In this 3 June 2009, file photo, UN investigator Richard Goldstone visits the destroyed house where members of the Samouni family were killed in an artillery strike during Israel's offensive in January 2009 in Gaza City. (AP)
Israel on Sunday demanded the retraction of a United Nations report deeply critical of its deadly 2008-2009 offensive on the Gaza Strip after the main author expressed regret over the conclusions.
South African judge Richard Goldstone had faced down enormous criticism in Israel at the time over the report which accused both Israel and the Hamas rulers of Gaza of potential war crimes during the 22-day conflict.
But in a surprise about-turn on Saturday, he said he now believed that the UN council which commissioned his report had been biased against Israel.
He said his assessment had also been changed by the fact that whereas Israel had thoroughly investigated the concerns raised by his panel, Hamas had not.
"If I had known then what I know now, the Goldstone Report would have been a different document," he wrote in a commentary piece in the Washington Post.
The report's findings had set the tone for widespread international condemnation of the Israeli assault on Hamas-ruled Gaza in which more than 1,400 Palestinians lost their lives, the vast majority of them civilians.
Israeli officials claimed the United Nations now needed to set the record straight.
"This is an extremely important development and right now we are multiplying our efforts to get this report rescinded," Defence Minister Ehud Barak told army radio on Sunday.
"I am going to give the issue my personal commitment," Barak said, adding that he deeply regretted the "harm already done" by the Goldstone report.
He was echoing remarks made by Prime Minister Benjamin Netanyahu late on Saturday.
"Goldstone himself has just confirmed what we all knew all along... I think our soldiers and army behaved according to the highest international standards," the premier said during a brief televised address. "We expect this farce to be rectified immediately."

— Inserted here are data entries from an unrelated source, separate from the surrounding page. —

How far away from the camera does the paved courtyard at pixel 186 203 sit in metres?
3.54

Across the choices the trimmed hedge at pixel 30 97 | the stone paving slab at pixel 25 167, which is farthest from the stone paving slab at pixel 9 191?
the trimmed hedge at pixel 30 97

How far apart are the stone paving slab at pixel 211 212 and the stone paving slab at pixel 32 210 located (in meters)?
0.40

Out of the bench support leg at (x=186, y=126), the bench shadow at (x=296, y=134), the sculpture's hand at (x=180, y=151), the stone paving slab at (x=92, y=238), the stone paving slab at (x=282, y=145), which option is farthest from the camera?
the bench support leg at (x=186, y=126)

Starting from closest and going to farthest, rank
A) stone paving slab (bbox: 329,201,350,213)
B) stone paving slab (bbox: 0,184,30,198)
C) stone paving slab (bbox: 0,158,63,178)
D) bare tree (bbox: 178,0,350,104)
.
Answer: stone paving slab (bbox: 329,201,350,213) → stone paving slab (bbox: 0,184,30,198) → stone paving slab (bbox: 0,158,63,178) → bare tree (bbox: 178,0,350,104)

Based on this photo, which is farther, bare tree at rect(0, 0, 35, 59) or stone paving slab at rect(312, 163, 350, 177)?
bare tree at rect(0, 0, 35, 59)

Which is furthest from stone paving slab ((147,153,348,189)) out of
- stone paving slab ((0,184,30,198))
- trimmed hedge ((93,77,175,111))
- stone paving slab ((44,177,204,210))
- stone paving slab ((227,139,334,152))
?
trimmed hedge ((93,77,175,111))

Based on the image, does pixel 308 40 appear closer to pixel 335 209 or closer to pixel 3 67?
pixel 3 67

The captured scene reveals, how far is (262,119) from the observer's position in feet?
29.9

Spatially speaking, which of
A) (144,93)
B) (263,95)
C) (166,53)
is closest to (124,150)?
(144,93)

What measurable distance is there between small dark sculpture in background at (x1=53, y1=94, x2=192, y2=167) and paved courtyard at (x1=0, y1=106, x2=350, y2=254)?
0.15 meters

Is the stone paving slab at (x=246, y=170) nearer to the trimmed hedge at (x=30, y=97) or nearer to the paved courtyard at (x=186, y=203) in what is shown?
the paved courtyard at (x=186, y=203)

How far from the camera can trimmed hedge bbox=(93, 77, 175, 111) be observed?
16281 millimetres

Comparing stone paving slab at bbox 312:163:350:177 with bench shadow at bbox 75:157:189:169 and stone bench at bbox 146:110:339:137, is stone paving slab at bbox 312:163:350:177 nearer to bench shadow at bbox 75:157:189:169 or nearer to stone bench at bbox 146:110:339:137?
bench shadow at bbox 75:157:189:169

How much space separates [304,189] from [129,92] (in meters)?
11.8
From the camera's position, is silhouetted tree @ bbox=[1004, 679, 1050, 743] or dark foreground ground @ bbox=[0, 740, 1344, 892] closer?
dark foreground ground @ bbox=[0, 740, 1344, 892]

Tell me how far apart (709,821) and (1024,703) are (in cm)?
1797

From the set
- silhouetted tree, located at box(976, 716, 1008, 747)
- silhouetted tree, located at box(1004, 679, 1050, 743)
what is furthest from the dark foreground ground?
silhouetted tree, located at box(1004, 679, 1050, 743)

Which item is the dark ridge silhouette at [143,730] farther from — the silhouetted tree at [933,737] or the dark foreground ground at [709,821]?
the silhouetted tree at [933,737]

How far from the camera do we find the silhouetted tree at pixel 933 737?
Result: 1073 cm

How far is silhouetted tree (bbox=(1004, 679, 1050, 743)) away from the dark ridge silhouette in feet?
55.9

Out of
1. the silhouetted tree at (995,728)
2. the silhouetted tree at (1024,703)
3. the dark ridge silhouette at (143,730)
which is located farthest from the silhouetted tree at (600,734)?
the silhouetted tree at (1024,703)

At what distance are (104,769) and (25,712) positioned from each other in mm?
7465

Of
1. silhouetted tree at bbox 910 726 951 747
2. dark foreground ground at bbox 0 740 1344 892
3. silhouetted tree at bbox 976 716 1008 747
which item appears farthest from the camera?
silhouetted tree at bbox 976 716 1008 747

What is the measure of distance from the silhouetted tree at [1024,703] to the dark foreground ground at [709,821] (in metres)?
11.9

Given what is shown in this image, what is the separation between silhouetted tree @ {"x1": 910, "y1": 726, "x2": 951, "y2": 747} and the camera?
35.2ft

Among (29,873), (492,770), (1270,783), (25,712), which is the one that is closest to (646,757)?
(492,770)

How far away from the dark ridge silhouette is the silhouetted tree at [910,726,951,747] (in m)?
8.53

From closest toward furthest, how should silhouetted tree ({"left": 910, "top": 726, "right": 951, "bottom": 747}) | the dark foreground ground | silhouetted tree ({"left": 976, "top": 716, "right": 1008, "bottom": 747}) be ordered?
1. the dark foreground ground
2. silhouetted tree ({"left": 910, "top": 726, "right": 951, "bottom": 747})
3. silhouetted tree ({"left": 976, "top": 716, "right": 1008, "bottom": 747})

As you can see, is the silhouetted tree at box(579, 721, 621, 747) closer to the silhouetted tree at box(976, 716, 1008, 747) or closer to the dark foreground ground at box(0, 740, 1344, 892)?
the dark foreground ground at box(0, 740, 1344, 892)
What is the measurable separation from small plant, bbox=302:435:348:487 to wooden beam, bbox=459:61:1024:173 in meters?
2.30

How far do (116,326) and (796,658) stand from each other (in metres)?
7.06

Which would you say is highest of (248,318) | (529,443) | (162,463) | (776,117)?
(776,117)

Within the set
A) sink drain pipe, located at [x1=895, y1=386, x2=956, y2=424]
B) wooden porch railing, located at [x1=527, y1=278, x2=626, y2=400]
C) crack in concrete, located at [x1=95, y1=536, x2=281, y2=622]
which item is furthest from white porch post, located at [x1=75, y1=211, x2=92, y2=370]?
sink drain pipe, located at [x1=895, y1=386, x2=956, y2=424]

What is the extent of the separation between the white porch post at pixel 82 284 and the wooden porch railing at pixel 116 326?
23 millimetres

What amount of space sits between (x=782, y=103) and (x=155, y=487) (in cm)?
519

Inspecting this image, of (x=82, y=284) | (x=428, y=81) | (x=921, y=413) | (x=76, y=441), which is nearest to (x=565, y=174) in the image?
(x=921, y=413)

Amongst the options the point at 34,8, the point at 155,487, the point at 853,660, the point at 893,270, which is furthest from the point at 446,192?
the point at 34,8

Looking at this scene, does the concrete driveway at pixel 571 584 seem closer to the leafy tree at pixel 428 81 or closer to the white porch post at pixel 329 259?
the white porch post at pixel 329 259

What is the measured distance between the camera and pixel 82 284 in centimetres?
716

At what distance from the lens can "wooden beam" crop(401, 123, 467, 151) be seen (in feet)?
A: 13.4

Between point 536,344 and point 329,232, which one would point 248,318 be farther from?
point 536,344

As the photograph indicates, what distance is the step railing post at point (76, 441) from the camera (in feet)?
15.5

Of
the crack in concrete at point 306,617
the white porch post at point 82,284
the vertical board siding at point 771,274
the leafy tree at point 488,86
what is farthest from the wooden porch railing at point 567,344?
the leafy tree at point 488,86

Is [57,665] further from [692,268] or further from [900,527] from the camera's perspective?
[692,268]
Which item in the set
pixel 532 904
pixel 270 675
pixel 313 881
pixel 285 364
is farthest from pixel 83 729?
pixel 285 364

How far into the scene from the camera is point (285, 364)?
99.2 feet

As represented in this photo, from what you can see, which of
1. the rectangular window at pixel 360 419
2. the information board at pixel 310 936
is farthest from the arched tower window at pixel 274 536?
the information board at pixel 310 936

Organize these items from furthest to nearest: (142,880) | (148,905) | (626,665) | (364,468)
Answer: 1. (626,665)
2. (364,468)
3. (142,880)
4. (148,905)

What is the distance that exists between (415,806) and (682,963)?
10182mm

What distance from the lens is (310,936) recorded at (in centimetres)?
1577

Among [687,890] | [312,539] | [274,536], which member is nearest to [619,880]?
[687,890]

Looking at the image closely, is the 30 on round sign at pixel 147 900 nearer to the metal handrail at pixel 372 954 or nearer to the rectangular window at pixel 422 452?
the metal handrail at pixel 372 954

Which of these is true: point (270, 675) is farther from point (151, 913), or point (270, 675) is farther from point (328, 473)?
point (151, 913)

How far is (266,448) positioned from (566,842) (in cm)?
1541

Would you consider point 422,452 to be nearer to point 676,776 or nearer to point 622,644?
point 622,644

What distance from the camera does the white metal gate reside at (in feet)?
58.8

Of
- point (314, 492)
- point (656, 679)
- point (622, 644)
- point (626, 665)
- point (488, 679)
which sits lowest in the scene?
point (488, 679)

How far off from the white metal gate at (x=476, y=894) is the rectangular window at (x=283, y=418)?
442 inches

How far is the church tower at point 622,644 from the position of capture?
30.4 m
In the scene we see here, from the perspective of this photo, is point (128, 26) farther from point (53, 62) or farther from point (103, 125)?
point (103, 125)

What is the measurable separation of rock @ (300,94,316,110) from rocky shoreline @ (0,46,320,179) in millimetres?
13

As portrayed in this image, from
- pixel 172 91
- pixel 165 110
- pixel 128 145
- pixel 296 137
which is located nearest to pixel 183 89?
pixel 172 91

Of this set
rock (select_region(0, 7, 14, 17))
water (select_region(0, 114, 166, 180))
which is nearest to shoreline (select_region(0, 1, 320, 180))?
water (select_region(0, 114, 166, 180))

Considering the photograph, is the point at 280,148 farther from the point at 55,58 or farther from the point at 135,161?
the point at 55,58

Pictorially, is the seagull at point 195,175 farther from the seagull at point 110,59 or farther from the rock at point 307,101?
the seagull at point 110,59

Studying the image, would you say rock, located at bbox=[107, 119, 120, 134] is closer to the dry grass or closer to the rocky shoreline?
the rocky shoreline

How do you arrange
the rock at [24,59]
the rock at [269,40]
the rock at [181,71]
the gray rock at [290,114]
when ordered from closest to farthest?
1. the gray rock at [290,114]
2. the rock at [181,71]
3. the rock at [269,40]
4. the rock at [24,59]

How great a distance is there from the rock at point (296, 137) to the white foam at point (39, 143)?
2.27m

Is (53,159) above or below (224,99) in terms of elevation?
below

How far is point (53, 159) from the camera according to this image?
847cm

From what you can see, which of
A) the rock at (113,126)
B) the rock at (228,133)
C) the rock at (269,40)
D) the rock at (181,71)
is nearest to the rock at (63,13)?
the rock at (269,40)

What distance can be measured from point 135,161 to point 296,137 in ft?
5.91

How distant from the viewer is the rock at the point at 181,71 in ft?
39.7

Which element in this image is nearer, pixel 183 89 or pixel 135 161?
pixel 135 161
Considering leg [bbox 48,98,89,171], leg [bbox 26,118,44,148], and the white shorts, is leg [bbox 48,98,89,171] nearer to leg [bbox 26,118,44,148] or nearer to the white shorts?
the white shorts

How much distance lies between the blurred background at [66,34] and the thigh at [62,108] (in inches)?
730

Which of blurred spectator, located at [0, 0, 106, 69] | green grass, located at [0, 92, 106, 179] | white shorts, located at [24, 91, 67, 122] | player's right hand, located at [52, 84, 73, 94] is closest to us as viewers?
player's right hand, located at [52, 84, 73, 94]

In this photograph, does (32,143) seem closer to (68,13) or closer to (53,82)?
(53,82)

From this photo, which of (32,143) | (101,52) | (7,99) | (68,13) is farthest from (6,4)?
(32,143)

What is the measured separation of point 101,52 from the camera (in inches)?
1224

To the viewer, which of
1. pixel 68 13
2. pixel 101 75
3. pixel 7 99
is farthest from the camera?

Netanyahu once again rejected the findings of the Goldstone Report, which came up with evidence of possible war crimes and crimes against humanity by both Israel and Hamas for targeting civilians.
The Israeli premier said the fact that long-time Libyan leader Muammar Gaddafi -- now facing an uprising in his country -- was on the UN Human Rights Council that commissioned the report, made the findings especially dubious.
"There is no greater absurdity," he said.
In his opinion piece in the Post, Goldstone said he now concurred with Netanyahu that the council had a "history of bias against Israel".
"We know a lot more today about what happened in the Gaza war of 2008-09 than we did when I chaired the fact-finding mission," Goldstone wrote.
A UN committee of independent experts that followed up on the Goldstone Report's recommendations found that Israel "has dedicated significant resources to investigate over 400 allegations of operational misconduct in Gaza". In contrast, Hamas leaders "have not conducted any investigations" into the rocket and mortar attacks against Israel that were supposedly its grounds for going to war.
In Gaza, a spokesman for the resistance movement said it would study the new comments from Goldstone and issue a statement later in the day.
Goldstone said allegations of intentionality by Israel were based on the death and wounding of civilians in situations where his fact-finding mission could not reach "any other reasonable conclusion".
He claimed that while some incidents were validated in cases involving individual soldiers, Israeli investigations found that "civilians were not intentionally targeted as a matter of policy".
Goldstone recalled one of the most serious incidents his team investigated -- without Israel's cooperation due to its allegations that the investigators were biased -- when Israeli shelling of a Gaza home killed 29 members of the Al-Samouni family.
He noted that Israel's investigation into the attack found it was apparently due to a commander's 'misinterpretation' of a drone image and that an officer was under investigation for having ordered the shelling.
"I regret that our fact-finding mission did not have such evidence explaining the circumstances in which we said civilians in Gaza were targeted, because it probably would have influenced our findings about intentionality and war crimes," Goldstone wrote.